Upon investigation we found that on the management server the Data Access service was having problems and constantly restarting and failing.
O and the management configuration service had problems, because it relies on the DAS service for database access.
So as long as those services are not working the setup wizard will stay this way or fail.
After a few hours of searching my colleague Kamil found out there was a difference between the good server and the bad server…. Registry keys! Some registry keys were empty and this was causing the problems for the DAS service.
HKLM\SOFTWARE\Microsoft\System Center Operations Manager\12\Setup
In this key there are 3 values, for install directory, product and the directory the setup files were at during install of the product. All 3 values were not there.
HKLM\SOFTWARE\Microsoft\Microsoft Operations Manager\3.0\Setup
This is a well known key with a number of values pointing to databases and such. In our case the Datawarehouse database name and the Datawarehouse database server name were there but empty!
Solution was using the working machine to copy the correct values from and putting it in the registry of the machine having problems. A few minutes later everything was working again.
So the next server we upgraded and was sitting here again:
And again the counter of pending agents was 0 and the data access service had problems again. SO we left the screen of this wizard open and quickly added the correct registry values again and a few minutes later the pending agents counter started moving up again. Funny detail is that for the 1200 agents or so on this management server we saw the counter go up to 1000 and next go to 0 again and start over, but after the first few hundred it jumped back up to over a thousand and finished a few moments later.
Turns out the last server we were going to upgrade had some minor issues after updating it to SCOM 2016 UR8 at the time. We looked at the registry before starting the upgrade process and guess what.. there were also registry keys missing there from the UR8 upgrade. So after fixing this the upgrade to 2019 went fine. Just a bit of waiting due to the many agents.
We tried to look for issues similar to this online but could not find any. So if you run into an issue after upgrading a SCOM management server with an update rollup or a full version upgrade and the data access service has problems… have a look at the registry in the two locations specified above. See if that helps.

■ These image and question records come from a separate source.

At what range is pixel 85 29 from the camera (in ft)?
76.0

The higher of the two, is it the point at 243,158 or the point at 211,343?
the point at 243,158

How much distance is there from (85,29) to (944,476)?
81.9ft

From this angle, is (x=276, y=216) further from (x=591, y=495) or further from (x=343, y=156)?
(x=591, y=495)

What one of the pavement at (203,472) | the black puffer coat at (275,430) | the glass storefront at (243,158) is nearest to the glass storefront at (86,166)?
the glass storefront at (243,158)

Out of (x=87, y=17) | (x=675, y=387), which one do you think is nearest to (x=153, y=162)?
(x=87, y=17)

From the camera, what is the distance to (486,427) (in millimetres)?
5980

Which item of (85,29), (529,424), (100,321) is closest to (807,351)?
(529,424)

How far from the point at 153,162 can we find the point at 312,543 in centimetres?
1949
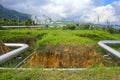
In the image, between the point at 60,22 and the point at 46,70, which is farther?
the point at 60,22

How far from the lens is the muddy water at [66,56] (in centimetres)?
1545

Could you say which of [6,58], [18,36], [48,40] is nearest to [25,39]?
[18,36]

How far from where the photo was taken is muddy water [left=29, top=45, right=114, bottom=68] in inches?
608

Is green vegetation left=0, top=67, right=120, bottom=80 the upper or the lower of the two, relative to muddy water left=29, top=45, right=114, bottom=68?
upper

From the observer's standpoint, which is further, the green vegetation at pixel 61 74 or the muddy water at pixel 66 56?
the muddy water at pixel 66 56

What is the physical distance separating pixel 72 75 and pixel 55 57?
9268 mm

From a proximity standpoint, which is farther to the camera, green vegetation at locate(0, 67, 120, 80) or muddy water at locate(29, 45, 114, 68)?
muddy water at locate(29, 45, 114, 68)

To be clear, this is the first time I have seen this happen. I hope it is a rare combination of circumstances that can lead to this. Will be looking at logs to see if there is anything cooking there.
Wishing you happy monitoring!
We have commenting off due to all the sunglasses and pills adverts, however if any useful comments come to us by email I can post them below.
By Andy Callagan:
RE the above. I’ve had over 20 installations and upgrades all exhibit the same info. Happens when 2012 is upgraded to 2016 and again upgrading to 2019. I believe that the issue is that triggers this is that DB was moved at some point. The primary MS script gets the info from the registry and sets up correctly , A secondary MS upgrade runs a different script and get the info from the Ops DB and its reading a value that we don’t change in the MS guide to moving the DB. I once made a mistake when moving an Ops DB and missed a field. That ‘old’ value appeared in the registry after the upgrade.